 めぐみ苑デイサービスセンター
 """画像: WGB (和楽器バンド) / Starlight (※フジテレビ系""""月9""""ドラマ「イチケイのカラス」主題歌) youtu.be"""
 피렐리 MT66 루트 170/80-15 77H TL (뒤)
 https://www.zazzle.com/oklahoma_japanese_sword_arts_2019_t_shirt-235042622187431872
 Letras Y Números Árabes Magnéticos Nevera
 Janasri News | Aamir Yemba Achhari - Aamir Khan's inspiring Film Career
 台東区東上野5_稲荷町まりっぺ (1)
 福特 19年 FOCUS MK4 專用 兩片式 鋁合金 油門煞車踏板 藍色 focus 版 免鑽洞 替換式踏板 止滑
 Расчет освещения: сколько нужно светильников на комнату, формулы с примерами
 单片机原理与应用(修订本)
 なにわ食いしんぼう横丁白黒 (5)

==

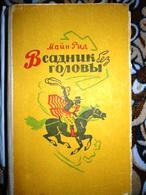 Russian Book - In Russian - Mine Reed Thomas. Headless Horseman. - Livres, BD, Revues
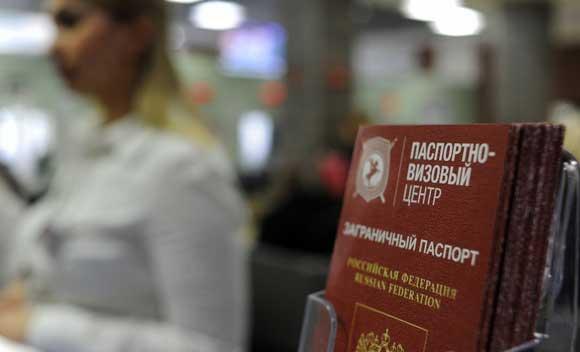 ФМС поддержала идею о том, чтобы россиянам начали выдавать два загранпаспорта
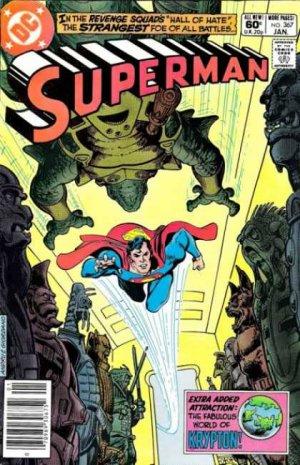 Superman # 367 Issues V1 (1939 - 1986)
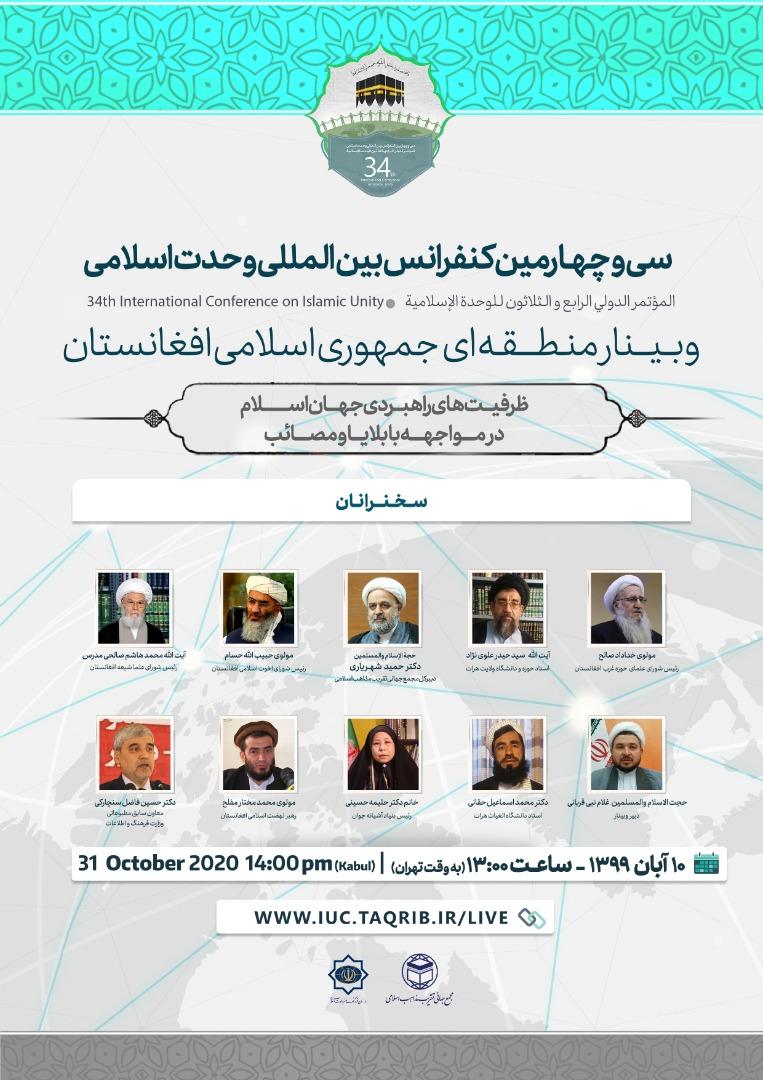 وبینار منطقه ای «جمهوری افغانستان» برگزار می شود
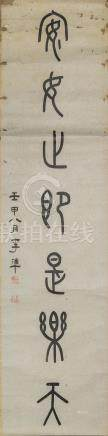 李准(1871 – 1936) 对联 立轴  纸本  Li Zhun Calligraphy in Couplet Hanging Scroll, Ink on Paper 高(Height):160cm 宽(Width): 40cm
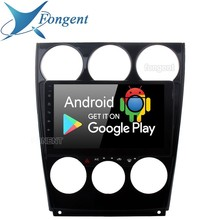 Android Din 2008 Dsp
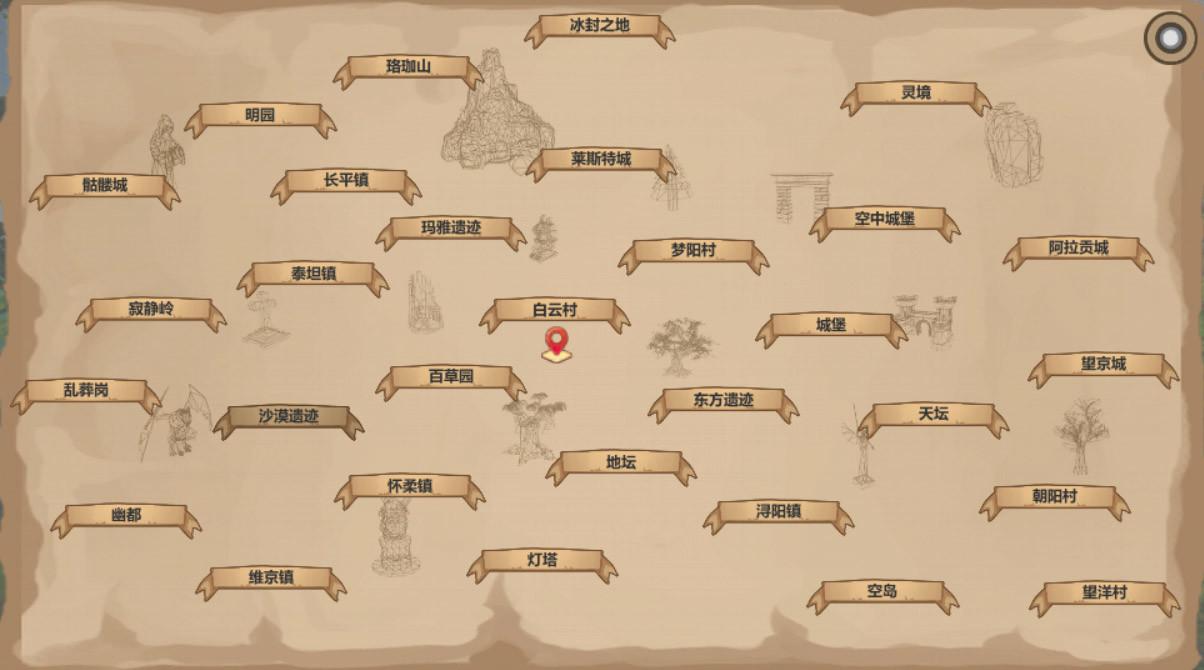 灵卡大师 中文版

...

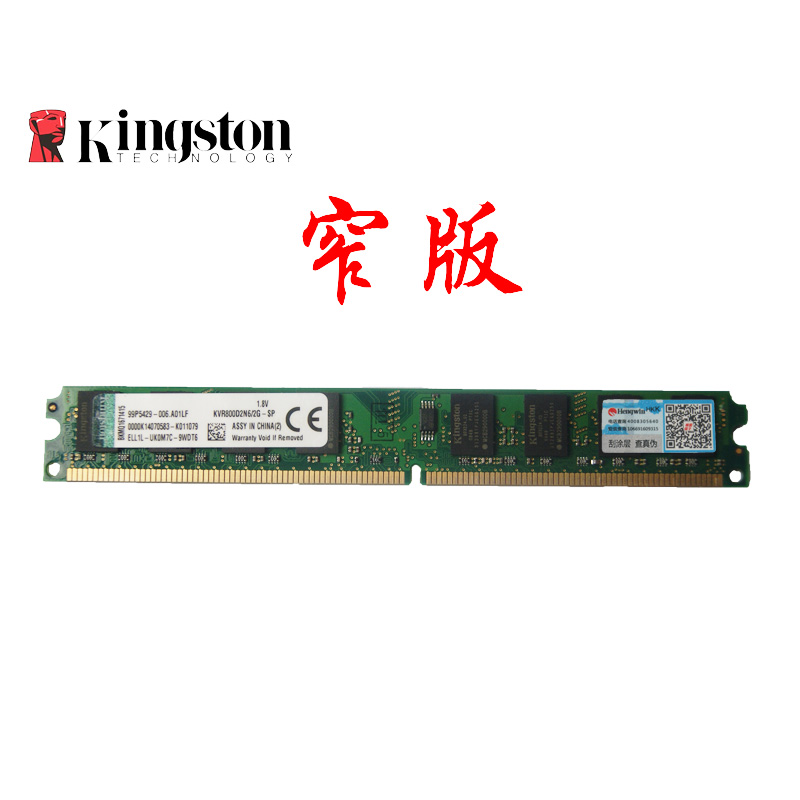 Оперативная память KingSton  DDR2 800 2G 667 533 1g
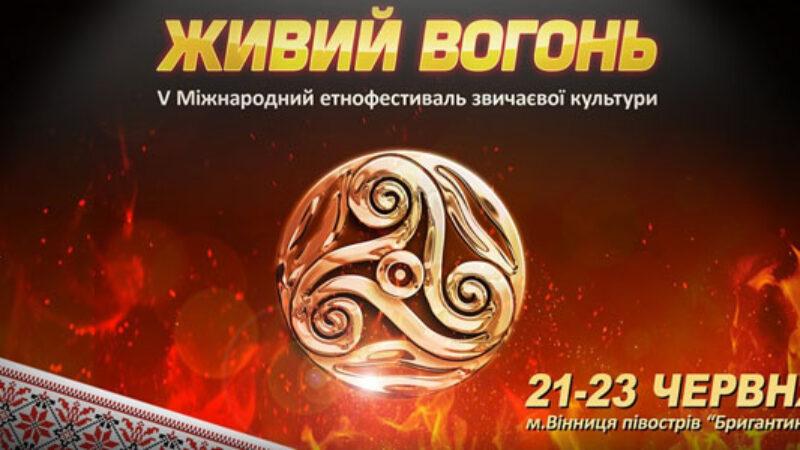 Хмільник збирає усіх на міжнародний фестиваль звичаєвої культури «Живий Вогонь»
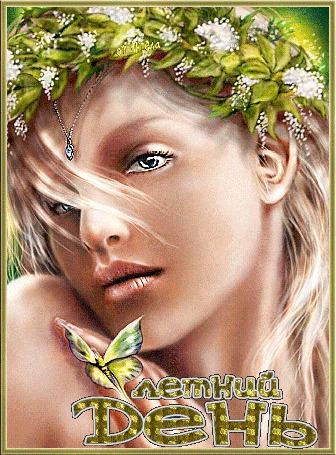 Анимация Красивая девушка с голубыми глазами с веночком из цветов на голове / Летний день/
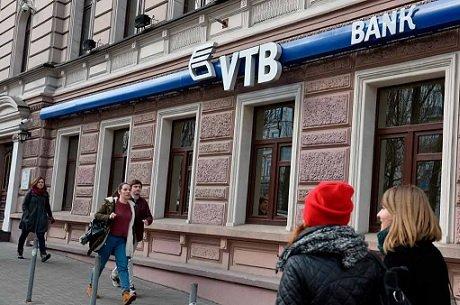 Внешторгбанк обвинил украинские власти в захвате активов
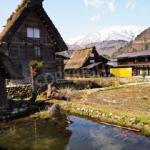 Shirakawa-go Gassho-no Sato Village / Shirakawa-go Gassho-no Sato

| YOUR ASSIGNMENT |
All that belongs in the answer is the run of lines above from the line containing "Janasri News |" through the line containing "なにわ食いしんぼう横丁白黒 (5)", exactly as written.

| SOLUTION TO THIS EXERCISE |
 Janasri News | Aamir Yemba Achhari - Aamir Khan's inspiring Film Career
 台東区東上野5_稲荷町まりっぺ (1)
 福特 19年 FOCUS MK4 專用 兩片式 鋁合金 油門煞車踏板 藍色 focus 版 免鑽洞 替換式踏板 止滑
 Расчет освещения: сколько нужно светильников на комнату, формулы с примерами
 单片机原理与应用(修订本)
 なにわ食いしんぼう横丁白黒 (5)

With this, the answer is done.